A little bit of what he has heard is true, I suppose. I am planning on taking the LSAT this year, but surely word has not traveled well from across the country and in a classic game of telephone through my home town. A phone call could solve my problem, although suddenly my kind intentions of reaching out and catching up become a task, a forced conversation, and a less-than-organic way to pick up a relationship that has been unrefreshed in years.

My handwriting is not tragic, although it is not elegant by any means. Printing and signing off on a letter I’ve typed would be convenient but, no matter how poetic the text may be, would lack character and affection. Leftover letter head from my school or old job could elevate the aesthetic in some ways in the chance that it is not mistaken for an invoice at first glance.

I drafted my note on my laptop and decided to handwrite into a blank, brown-tinted sheet of card stock. The first lines were perfectly legible without smudges, curves, or imperfections. For a moment, I pictured myself in Rapunzel’s tower, experiencing perfect solitude and nostalgia as I dreamt back to classes with my teacher. I had achieved that perfect flow state of emotion from my heart as it rippled down my arm and behaved as instructed by the ink of my pen.

And then came the fucking comma.

This comma was not in my drafts. I am quite certain that, whoever you are, you will not lay eyes on this letter sent. I do not have much to prove to you, however I am proud of my ability to competently usually use commas correctly. This was an embarrassment. This was a mess. This was a disaster.

White out could work, right? Except it was brown paper. I was one third down the page with a cramped hand and my moment as Princess Rapunzel had viciously spiraled into one of much less satisfaction. There was nothing to do—go on, or start over. I shook my hand and grabbed my pen. Onward.

My focus returned and I completed the next line. I read the next paragraph word by word as my English teachers sat perched on my shoulders debating the appropriate punctuation. Mr. McLay taught British Literature in 9th grade, so he encouraged the romantic, run-on type sentences, but Mr. Maselli argued for a more direct and straightforward sentence structure. I kept writing feverishly as I questioned my articulations. Finally, I wrote my last line and I leaned back in my chair to observe my progress.

As my intensity had increased in my writing, so had my font size. Each line was slightly larger than the last.

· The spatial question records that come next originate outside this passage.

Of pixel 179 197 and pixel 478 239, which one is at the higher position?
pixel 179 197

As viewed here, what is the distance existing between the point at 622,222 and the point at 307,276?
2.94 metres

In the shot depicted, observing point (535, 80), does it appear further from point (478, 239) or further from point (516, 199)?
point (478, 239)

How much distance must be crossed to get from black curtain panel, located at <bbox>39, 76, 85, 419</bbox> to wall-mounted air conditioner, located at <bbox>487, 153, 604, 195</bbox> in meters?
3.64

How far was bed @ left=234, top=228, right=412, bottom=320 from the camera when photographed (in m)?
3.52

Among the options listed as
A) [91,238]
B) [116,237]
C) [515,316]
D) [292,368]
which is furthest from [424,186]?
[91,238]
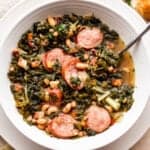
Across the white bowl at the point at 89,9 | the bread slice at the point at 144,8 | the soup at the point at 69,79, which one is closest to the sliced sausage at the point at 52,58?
the soup at the point at 69,79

Again, I debated—do I rewrite once again, or accept this imperfect execution of the letter?

This, though, is the beauty of handwritten letters. Cramped hands and wrists are the recipe for a warm fuzzy feeling en route to someone you care about. The same words written on my laptop lacked the character that came to life when written by hand. Despite the size fluctuations, there was evidence of emphasis and structure that does not come as a standard customization in any basic Microsoft program.

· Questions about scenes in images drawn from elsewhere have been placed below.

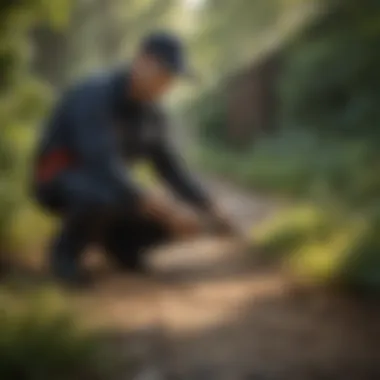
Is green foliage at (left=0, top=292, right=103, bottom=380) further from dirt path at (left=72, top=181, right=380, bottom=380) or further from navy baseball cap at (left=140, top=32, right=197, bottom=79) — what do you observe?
navy baseball cap at (left=140, top=32, right=197, bottom=79)

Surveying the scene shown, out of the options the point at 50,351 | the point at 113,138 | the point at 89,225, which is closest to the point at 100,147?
the point at 113,138

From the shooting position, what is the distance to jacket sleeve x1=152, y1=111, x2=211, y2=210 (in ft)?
4.52

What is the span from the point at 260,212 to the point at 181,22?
0.35m

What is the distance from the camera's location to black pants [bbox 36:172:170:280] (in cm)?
138

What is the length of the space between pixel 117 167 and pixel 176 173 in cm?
10

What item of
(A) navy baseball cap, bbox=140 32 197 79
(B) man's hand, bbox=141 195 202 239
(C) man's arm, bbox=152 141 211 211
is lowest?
(B) man's hand, bbox=141 195 202 239

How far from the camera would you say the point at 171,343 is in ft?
4.43

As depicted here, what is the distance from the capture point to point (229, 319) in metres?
1.35

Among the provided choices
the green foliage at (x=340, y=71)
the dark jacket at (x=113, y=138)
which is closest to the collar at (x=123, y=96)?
the dark jacket at (x=113, y=138)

Trapped at home, I have had the time and space to feel my full range of emotions with several more letters written for mentors and friends across the country. I even took time to build a stencil to use to draw a sketch on each personalized letter. A text message to my mom helped me preserve the magic of asking future recipients for their mailing address. And there you have it—a tangible and timeless way to seal some warm fuzzy feelings into an envelope and send them wherever your choose.

And on that note, I am off to buy some stamps!